THE PROBLEM> Copy each of the entries below character for character, leaving out the pictures.

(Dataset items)
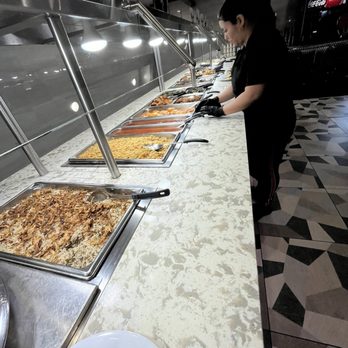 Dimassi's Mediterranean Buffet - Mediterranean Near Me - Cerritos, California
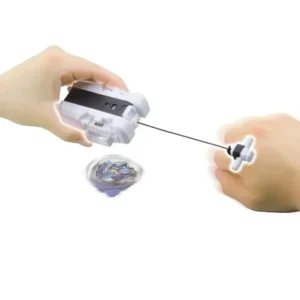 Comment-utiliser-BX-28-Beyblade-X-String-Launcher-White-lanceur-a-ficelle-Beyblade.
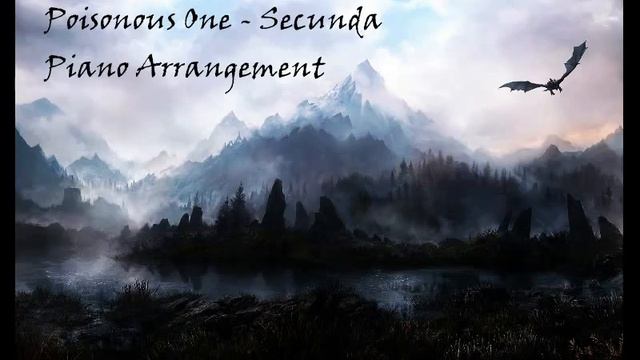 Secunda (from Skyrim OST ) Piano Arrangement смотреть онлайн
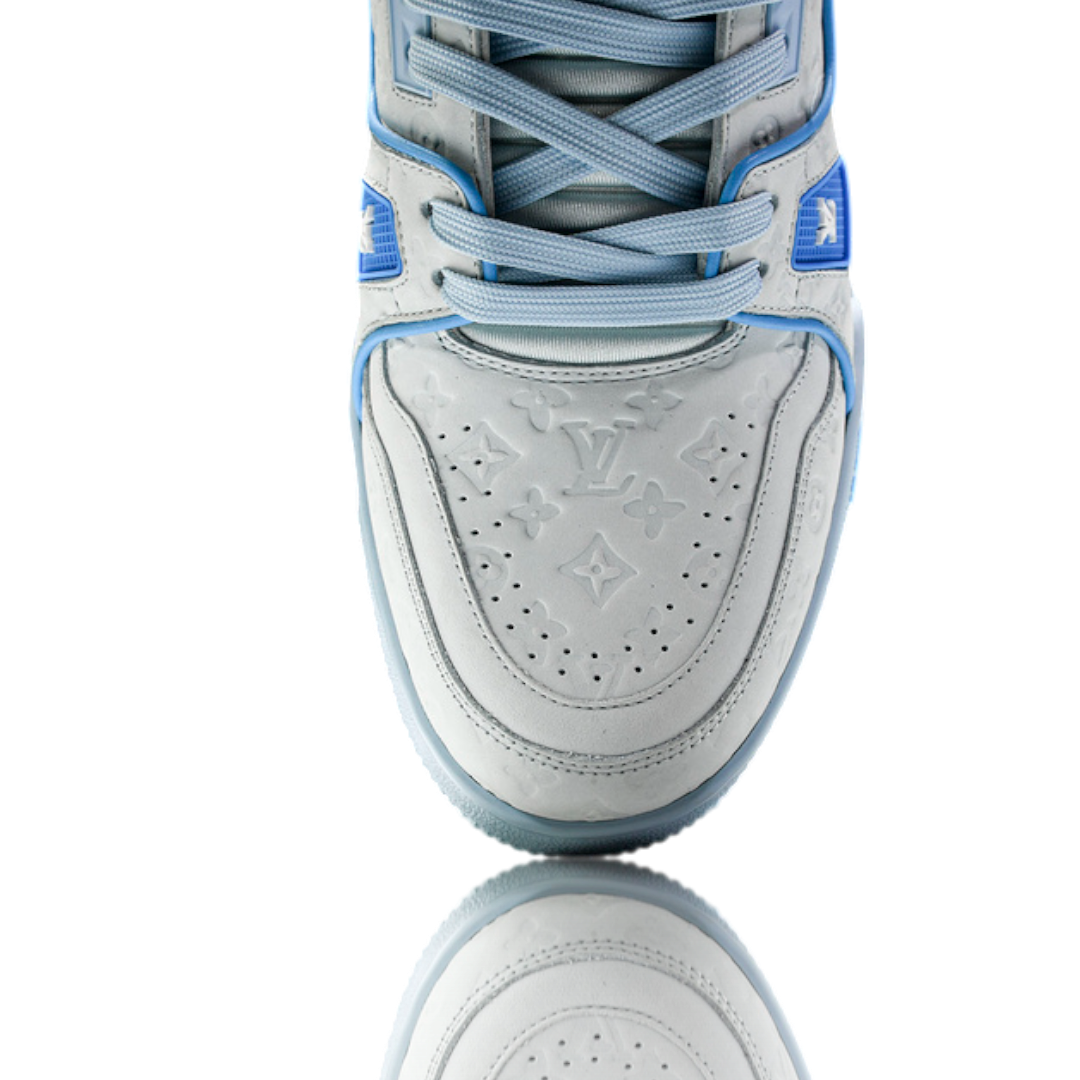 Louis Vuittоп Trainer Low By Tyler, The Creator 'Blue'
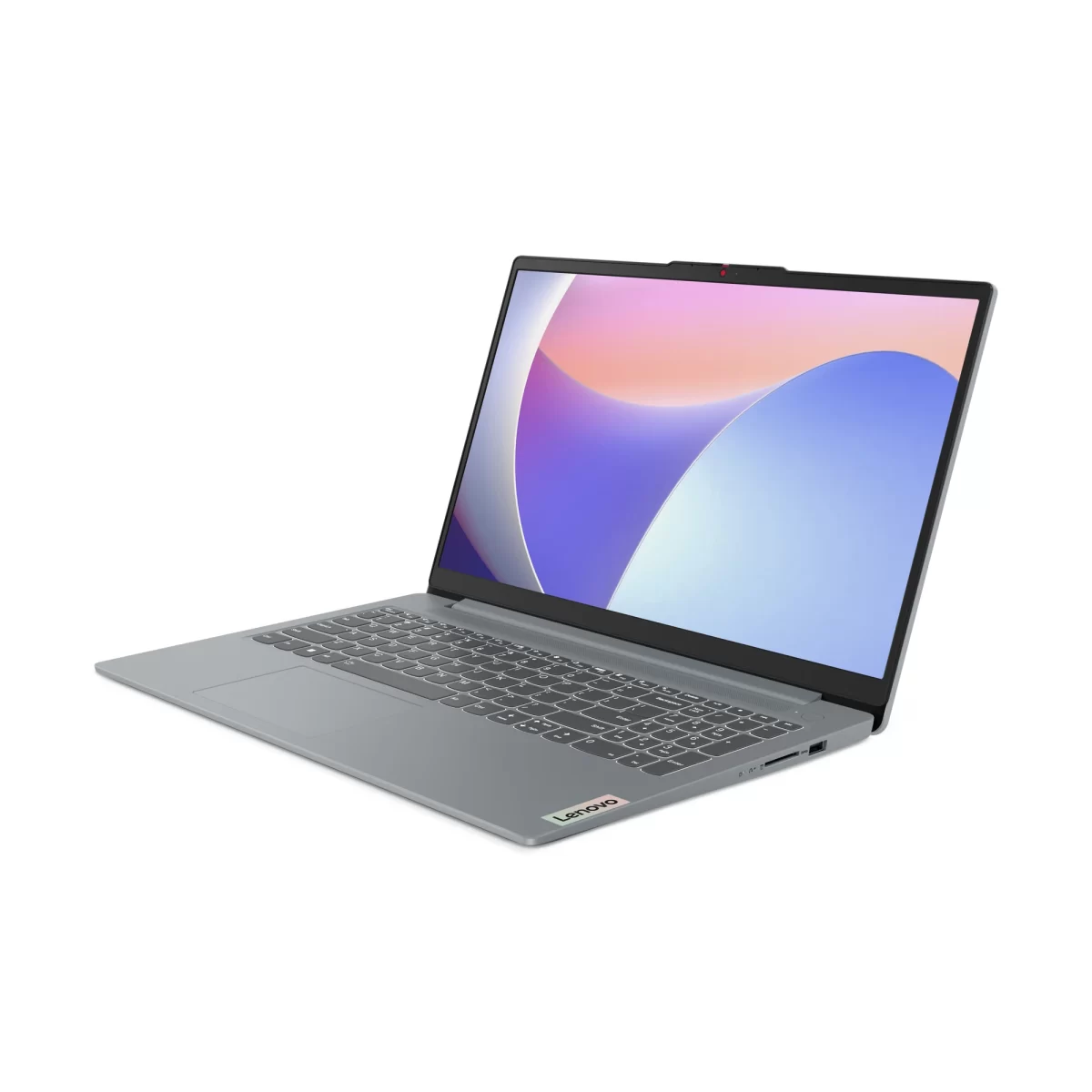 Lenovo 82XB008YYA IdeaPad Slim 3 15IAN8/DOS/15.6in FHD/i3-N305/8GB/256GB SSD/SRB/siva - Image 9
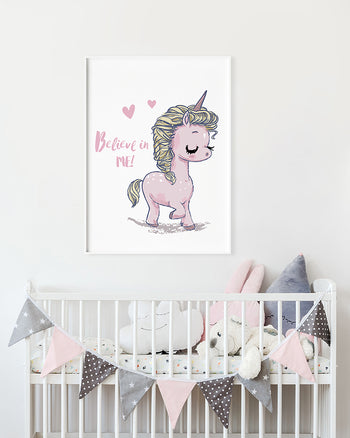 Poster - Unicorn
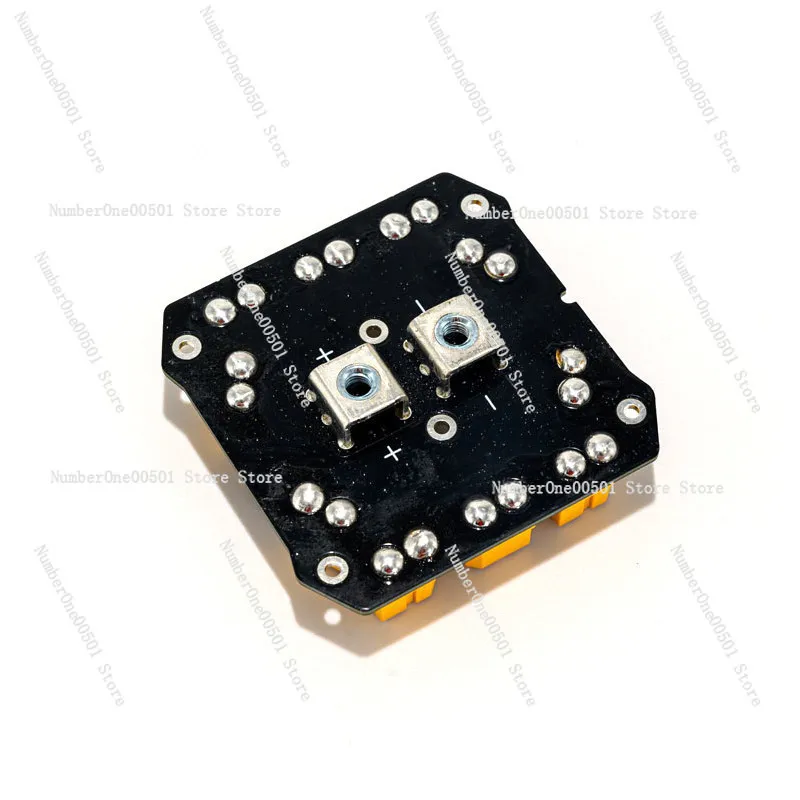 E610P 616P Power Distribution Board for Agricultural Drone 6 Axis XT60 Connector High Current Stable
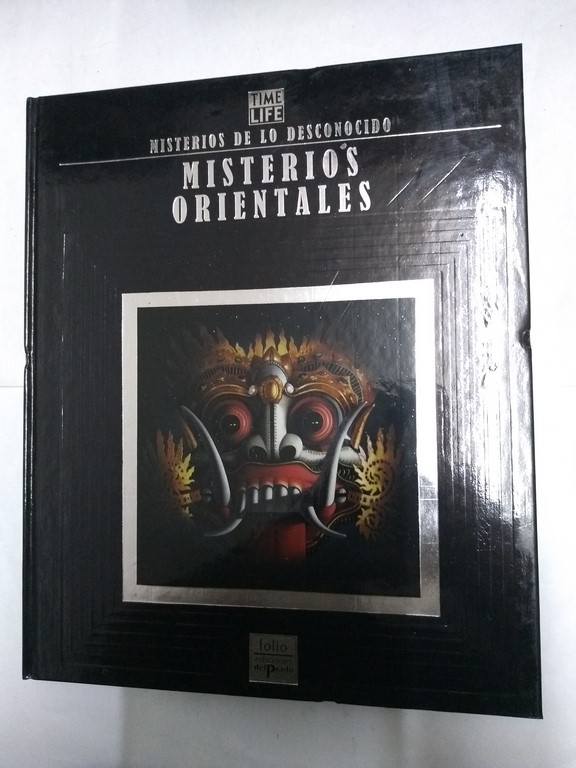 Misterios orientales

ANSWER SPACE>
 Dimassi's Mediterranean Buffet - Mediterranean Near Me - Cerritos, California
 Comment-utiliser-BX-28-Beyblade-X-String-Launcher-White-lanceur-a-ficelle-Beyblade.
 Secunda (from Skyrim OST ) Piano Arrangement смотреть онлайн
 Louis Vuittоп Trainer Low By Tyler, The Creator 'Blue'
 Lenovo 82XB008YYA IdeaPad Slim 3 15IAN8/DOS/15.6in FHD/i3-N305/8GB/256GB SSD/SRB/siva - Image 9
 Poster - Unicorn
 E610P 616P Power Distribution Board for Agricultural Drone 6 Axis XT60 Connector High Current Stable
 Misterios orientales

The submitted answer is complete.